Volkswagen s’apprête à couper son dernier lien capitalistique avec Bugatti. Tout part d’une opération financière : la cession des parts détenues par Porsche AG dans Bugatti Rimac. Mais derrière ce mouvement, c’est surtout la fin d’un cycle entamé en 1998, quand le géant allemand a littéralement redonné vie à la marque de Molsheim.
En 1998, Ferdinand Piëch rachète Bugatti et relance une marque alors en sommeil, après l’épisode italien de Campogalliano dans les années 1990, qui avait donné naissance à la mythique EB110. L’objectif dépasse largement la logique commerciale : il s’agit de reconstruire un symbole automobile français avec une ambition technique presque démesurée.

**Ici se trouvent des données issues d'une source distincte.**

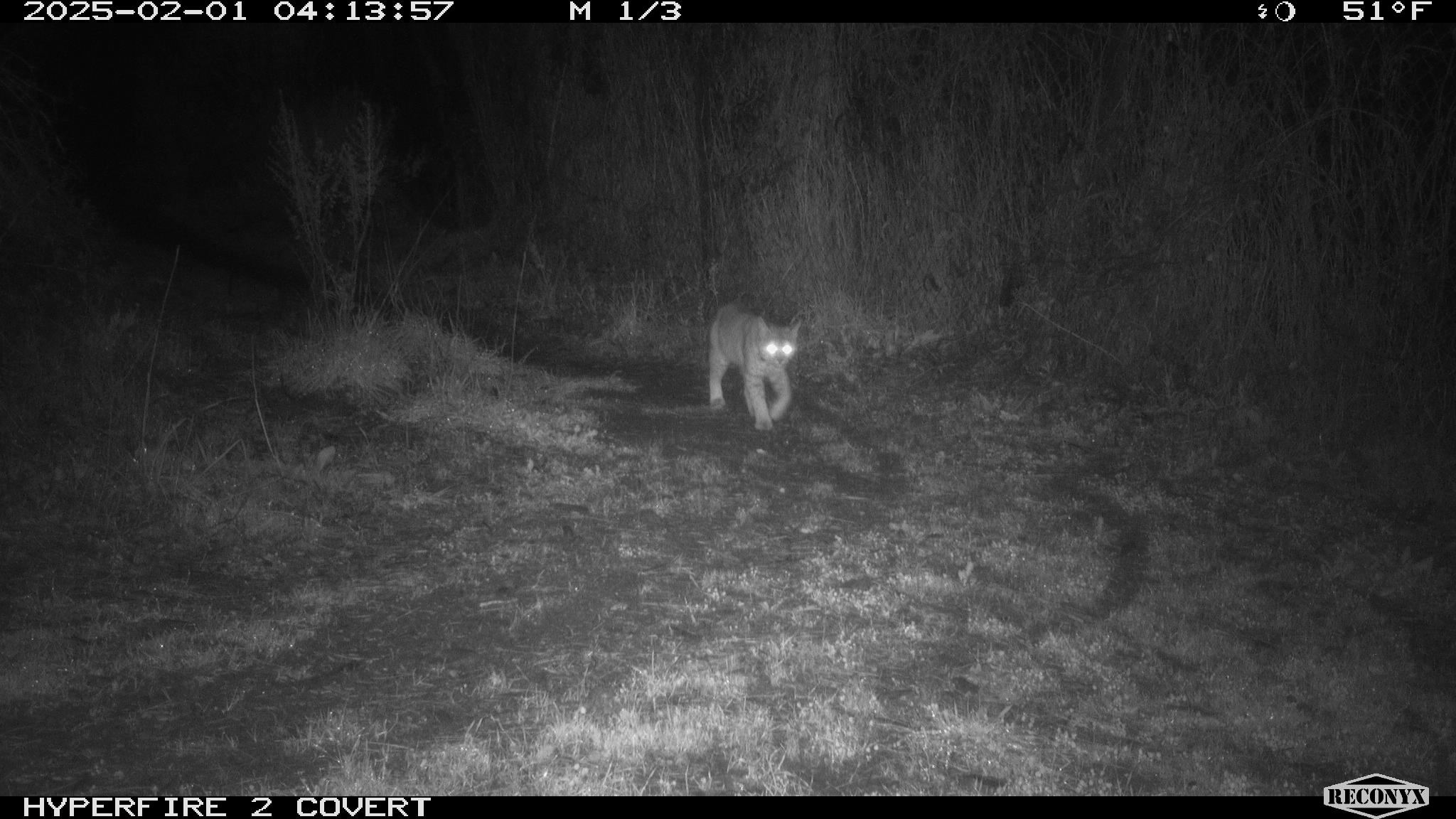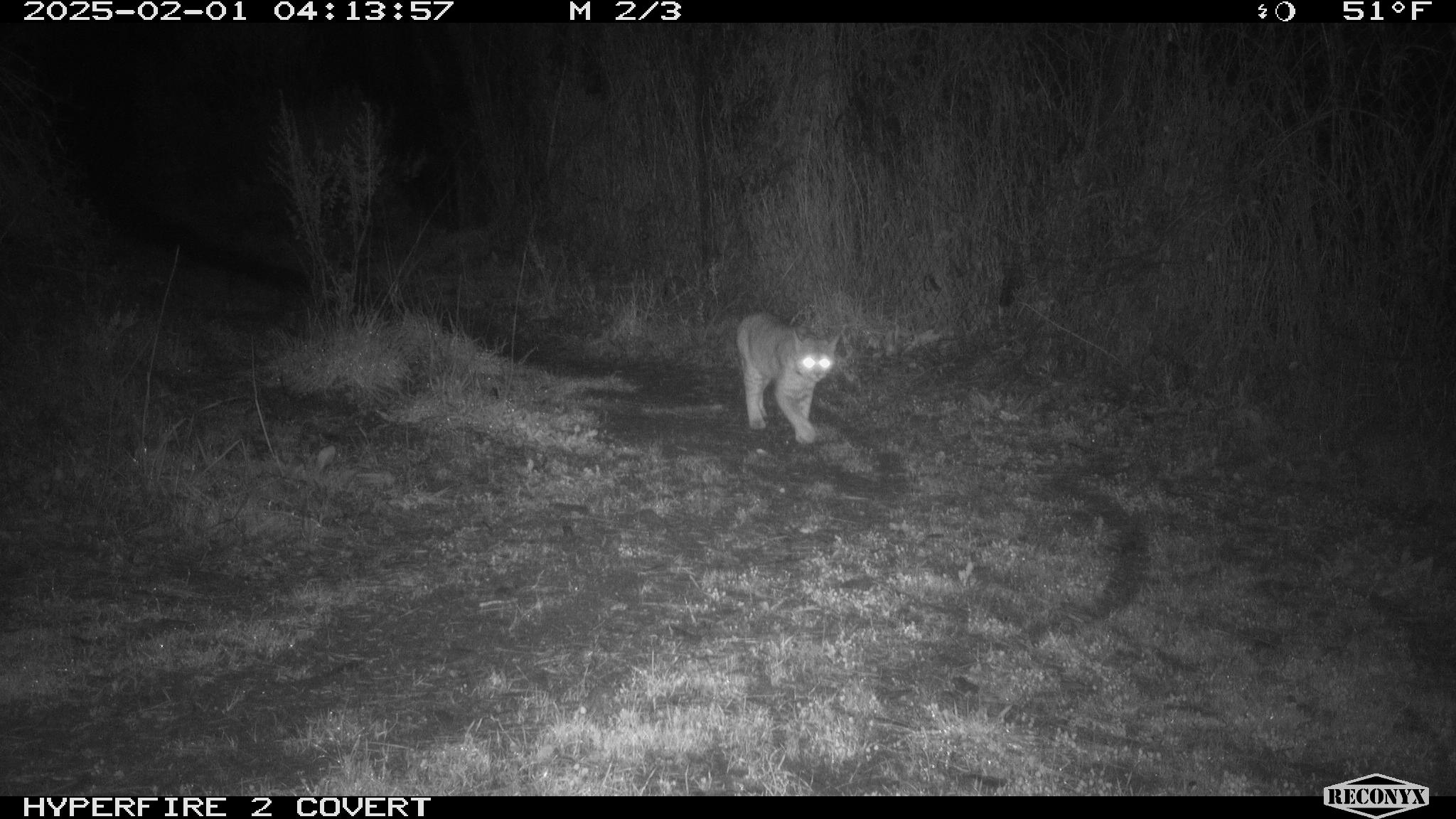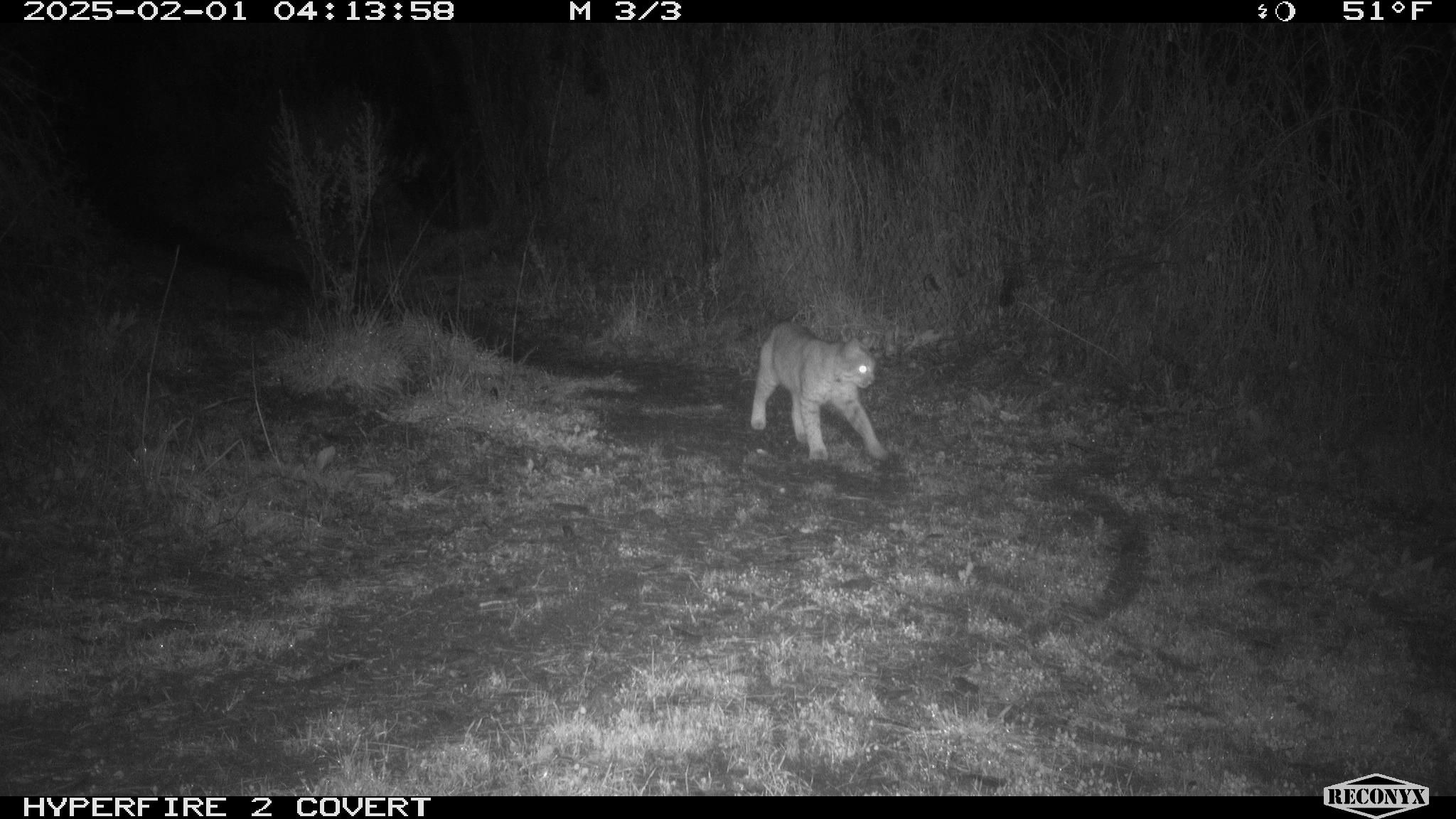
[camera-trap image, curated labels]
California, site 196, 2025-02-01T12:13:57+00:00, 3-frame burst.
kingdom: Animalia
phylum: Chordata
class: Mammalia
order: Carnivora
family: Felidae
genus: Lynx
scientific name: Lynx rufus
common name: bobcat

Cette stratégie mène à deux icônes : la Bugatti Veyron (2005), puis la Bugatti Chiron (2016). Ici, pas question de rentabilité. Bugatti sert surtout de vitrine mondiale au Volkswagen Group, capable de produire des voitures parmi les plus rapides, les plus puissantes et les plus chères du marché. Mais cette page vient de se refermer.

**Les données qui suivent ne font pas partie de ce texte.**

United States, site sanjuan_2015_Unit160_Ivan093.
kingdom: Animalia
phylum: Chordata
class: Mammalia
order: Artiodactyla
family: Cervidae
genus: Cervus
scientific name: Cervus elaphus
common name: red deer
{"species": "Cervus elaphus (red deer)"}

Un tournant intervient en 2021 avec la création de Bugatti Rimac. À partir de janvier 2022, le groupe croate Rimac Group, dirigé par Mate Rimac, prend 55 % de la coentreprise, pendant que Porsche AG conserve 45 %. L’idée est claire : préparer l’après-Chiron.
La Bugatti Tourbillon incarne cette bascule : elle tourne la page du W16 quadriturbo emblématique de l’ère Volkswagen et adopte un V16 atmosphérique épaulé par trois moteurs électriques. Tout un symbole. Le message, lui, est limpide : garder le spectaculaire, tout en entrant dans une nouvelle époque technologique.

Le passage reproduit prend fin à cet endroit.